In the present study, the model estimated mean terminal half-life of Darbe of 20.4 h in infants following i.v. administration agrees well with the half-life values observed in adults and hypothermic neonates.³^,¹⁵ In adults, the mean terminal half-life of Darbe was 25.3 h following i.v. administration.³ In hypothermic neonates with HIE, the half-life after i.v. bolus was 23.6 h.¹⁵ However, the model-estimated half-life value of 20.4 h reported here is about twice the value we observed previously (t_1/2 = 10.1 h)¹³; we speculate that the difference is attributable to use of a traditional standard 2-stage method (i.e., perform model fitting for each individual, then calculate descriptive summary statistics for each pharmacokinetic parameter) in the previous study. In contrast to the population pharmacokinetic approach applied currently, the standard 2-stage method requires a rich data set (i.e., frequent blood sampling) for optimum accuracy and often generates inaccurate estimates when the number of sample observations is limited. In the present study, each infant provided only 4 pharmacokinetic data points. Different from prior analysis, the current analysis used a population pharmacokinetic approach, which is applicable to sparse pharmacokinetic data set and allows for the identification of covariates that were used to reduce the variability in Darbe pharmacokinetic parameters.
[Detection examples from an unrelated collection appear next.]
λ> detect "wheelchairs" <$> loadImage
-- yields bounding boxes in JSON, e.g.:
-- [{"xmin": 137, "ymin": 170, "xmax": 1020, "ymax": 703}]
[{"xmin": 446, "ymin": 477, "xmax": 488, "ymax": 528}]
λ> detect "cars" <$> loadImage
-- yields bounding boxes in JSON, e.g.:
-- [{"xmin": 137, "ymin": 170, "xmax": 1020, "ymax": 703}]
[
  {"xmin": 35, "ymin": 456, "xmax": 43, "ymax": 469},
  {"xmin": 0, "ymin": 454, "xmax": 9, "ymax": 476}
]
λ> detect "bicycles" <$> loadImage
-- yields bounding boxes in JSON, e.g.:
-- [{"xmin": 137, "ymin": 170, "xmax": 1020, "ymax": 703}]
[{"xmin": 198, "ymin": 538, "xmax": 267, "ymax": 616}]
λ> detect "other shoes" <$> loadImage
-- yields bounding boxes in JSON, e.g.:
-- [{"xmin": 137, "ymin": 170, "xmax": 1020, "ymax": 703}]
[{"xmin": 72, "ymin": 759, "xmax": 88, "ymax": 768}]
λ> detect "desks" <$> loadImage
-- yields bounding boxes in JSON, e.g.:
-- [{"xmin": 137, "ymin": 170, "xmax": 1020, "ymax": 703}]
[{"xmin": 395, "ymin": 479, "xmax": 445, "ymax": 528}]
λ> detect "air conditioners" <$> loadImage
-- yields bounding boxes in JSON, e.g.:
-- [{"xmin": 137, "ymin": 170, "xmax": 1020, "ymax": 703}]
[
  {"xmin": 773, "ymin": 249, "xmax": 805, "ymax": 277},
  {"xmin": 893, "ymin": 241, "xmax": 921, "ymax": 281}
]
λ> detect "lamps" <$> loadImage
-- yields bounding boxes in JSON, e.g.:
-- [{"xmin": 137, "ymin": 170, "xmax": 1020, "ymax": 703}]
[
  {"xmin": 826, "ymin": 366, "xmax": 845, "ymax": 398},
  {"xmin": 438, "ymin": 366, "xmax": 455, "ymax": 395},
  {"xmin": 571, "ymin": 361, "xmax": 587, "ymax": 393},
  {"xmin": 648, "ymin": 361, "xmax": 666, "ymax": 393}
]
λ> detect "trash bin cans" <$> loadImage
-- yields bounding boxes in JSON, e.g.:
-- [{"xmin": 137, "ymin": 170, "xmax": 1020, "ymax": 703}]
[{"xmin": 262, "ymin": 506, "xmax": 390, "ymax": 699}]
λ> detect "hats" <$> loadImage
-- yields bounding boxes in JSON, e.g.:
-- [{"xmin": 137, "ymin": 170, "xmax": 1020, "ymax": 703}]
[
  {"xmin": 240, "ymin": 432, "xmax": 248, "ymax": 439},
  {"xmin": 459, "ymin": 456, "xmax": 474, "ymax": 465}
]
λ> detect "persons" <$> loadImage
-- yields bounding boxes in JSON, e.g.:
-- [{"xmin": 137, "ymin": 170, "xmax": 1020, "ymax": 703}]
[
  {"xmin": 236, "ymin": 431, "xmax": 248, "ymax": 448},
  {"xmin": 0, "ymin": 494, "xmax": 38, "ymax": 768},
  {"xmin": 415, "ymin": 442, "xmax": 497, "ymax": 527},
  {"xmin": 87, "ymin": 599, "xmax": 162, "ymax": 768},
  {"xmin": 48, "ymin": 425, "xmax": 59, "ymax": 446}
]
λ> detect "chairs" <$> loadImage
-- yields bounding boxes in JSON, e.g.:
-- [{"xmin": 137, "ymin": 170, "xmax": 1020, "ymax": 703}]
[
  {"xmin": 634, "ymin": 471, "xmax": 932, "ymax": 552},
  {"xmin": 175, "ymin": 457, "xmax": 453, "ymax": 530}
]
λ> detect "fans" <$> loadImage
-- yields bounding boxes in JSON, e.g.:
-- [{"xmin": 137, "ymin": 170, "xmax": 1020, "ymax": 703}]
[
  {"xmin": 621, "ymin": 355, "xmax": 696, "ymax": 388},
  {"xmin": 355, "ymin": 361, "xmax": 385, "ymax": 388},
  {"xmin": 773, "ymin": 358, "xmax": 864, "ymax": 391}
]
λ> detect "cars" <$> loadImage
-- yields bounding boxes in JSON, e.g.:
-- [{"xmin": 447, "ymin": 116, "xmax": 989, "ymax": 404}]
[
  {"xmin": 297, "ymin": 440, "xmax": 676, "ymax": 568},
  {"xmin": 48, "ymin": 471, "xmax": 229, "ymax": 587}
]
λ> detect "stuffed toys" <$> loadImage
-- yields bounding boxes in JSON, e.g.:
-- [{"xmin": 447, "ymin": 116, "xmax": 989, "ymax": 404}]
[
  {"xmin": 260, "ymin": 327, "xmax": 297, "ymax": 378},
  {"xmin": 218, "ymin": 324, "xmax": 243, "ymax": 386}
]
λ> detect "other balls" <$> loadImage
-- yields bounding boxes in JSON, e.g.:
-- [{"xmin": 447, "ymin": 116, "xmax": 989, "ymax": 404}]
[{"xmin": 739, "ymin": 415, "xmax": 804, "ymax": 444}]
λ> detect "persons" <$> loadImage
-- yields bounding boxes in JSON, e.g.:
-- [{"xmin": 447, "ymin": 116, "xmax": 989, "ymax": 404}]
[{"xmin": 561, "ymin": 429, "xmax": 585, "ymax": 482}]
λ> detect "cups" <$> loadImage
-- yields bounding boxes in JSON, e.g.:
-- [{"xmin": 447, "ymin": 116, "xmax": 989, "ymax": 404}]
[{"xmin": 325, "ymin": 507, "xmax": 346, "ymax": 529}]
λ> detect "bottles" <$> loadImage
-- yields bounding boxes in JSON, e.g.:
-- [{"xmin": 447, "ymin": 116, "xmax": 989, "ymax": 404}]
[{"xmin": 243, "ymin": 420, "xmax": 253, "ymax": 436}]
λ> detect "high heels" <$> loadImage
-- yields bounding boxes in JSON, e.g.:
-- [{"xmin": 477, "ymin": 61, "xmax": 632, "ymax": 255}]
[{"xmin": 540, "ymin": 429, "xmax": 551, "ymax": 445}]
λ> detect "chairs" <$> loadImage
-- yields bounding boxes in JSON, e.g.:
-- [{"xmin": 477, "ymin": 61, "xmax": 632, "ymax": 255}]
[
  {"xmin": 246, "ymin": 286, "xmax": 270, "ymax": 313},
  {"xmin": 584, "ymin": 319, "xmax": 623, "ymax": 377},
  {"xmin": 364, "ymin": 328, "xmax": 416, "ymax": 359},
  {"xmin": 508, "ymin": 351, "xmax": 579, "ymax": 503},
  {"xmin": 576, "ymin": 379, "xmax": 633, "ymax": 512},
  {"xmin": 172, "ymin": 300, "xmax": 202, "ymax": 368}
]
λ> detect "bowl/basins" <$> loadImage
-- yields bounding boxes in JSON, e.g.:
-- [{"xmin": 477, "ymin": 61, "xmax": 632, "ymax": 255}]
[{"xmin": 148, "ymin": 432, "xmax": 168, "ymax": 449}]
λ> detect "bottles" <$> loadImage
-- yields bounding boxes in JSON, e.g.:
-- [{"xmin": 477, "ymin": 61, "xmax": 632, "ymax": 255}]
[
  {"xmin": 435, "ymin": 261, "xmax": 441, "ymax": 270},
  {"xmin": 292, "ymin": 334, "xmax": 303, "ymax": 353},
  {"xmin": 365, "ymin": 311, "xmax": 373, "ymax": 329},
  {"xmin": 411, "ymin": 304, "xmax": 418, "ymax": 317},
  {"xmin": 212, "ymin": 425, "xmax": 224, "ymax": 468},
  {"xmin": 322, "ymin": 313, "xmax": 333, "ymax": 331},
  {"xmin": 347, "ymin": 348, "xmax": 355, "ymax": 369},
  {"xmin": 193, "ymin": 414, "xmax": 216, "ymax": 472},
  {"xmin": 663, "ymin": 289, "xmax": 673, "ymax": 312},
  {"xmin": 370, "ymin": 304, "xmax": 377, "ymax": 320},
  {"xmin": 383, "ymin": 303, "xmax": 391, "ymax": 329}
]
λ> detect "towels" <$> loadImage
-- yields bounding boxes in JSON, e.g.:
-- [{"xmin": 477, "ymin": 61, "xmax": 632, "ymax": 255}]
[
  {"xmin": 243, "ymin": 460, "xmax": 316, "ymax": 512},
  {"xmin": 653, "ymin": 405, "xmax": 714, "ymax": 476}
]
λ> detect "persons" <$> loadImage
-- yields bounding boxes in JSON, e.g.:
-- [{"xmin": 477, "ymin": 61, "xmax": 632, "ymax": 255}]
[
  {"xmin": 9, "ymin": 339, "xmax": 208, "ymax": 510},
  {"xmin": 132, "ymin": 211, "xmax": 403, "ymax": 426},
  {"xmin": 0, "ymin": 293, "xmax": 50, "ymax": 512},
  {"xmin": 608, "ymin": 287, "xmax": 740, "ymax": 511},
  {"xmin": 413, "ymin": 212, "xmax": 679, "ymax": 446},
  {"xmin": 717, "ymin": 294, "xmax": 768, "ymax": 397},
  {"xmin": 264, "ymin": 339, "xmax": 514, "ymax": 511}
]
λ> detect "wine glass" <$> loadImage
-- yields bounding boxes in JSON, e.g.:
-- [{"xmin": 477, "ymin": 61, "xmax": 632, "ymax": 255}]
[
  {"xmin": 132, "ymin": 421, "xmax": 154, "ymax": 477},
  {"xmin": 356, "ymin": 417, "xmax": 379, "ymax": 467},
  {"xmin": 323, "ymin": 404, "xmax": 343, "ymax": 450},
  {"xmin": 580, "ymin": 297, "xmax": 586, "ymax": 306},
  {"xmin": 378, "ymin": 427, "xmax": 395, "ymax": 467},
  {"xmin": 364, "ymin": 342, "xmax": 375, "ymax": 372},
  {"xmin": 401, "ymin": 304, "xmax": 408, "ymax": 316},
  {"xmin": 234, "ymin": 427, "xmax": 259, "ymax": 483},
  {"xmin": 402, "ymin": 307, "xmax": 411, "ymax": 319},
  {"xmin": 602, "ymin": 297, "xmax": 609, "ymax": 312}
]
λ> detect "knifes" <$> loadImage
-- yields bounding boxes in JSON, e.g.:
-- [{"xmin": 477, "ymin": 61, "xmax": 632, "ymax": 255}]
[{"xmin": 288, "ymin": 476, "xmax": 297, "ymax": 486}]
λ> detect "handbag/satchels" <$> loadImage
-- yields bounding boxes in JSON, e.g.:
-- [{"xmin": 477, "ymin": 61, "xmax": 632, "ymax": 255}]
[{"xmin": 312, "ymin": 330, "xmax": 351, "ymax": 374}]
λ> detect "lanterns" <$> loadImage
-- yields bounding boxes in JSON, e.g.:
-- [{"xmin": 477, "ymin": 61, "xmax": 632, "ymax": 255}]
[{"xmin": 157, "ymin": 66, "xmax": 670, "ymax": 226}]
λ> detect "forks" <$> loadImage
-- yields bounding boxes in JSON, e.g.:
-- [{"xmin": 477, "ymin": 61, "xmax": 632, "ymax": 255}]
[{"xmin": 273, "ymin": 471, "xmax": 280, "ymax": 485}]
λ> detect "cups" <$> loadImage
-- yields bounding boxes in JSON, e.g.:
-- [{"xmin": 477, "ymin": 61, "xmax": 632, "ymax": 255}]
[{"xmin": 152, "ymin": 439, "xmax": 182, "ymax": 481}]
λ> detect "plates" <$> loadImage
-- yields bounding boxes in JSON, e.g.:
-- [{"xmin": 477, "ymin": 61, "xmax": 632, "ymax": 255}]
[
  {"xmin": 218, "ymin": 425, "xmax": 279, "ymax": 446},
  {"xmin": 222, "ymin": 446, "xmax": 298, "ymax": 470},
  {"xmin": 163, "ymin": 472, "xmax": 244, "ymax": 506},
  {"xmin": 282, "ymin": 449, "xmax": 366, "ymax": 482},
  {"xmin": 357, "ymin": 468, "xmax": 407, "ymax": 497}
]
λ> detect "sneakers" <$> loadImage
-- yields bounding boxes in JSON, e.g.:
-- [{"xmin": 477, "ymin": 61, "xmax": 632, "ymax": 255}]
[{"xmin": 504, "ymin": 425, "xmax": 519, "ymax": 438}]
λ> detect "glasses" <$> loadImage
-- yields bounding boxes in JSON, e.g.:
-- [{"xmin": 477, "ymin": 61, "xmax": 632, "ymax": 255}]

In the present s.c. study, Darbe reached peak level at 15.2 ± 3.9 h following s.c. administration; this absorption process is faster than that reported in children and adults. In children, the time to reach peak concentration (i.e., Tmax) following s.c. administration was 36.2 h.¹⁶ In adults, Darbe demonstrated even slower absorption, reaching its peak at around 54.1 h after s.c. administration.³ The absorption rate constant of Darbe in infants following s.c. administration estimated using our model was 0.062 L/h, and the absorption half-life was 11.2 h. The absorption rate constant of Darbe (ka) in adults was reported to be 0.0212 L/h,¹⁷ corresponding to an absorption half-life of 32.7 h. The higher ka value and shorter absorption half-life in infants reflect a much faster absorption process than in adults, which is consistent with the observed data. The lymphatic system represents a major route for the absorption of protein drugs, including Epo.¹⁸^,¹⁹ The lymphatic flow rate decreases with the increase in age.²⁰ The age-dependent reduction in lymphatic flow rate may explain the decrease in absorption rate constant and longer time needed to reach the peak Darbe concentration with increases in age.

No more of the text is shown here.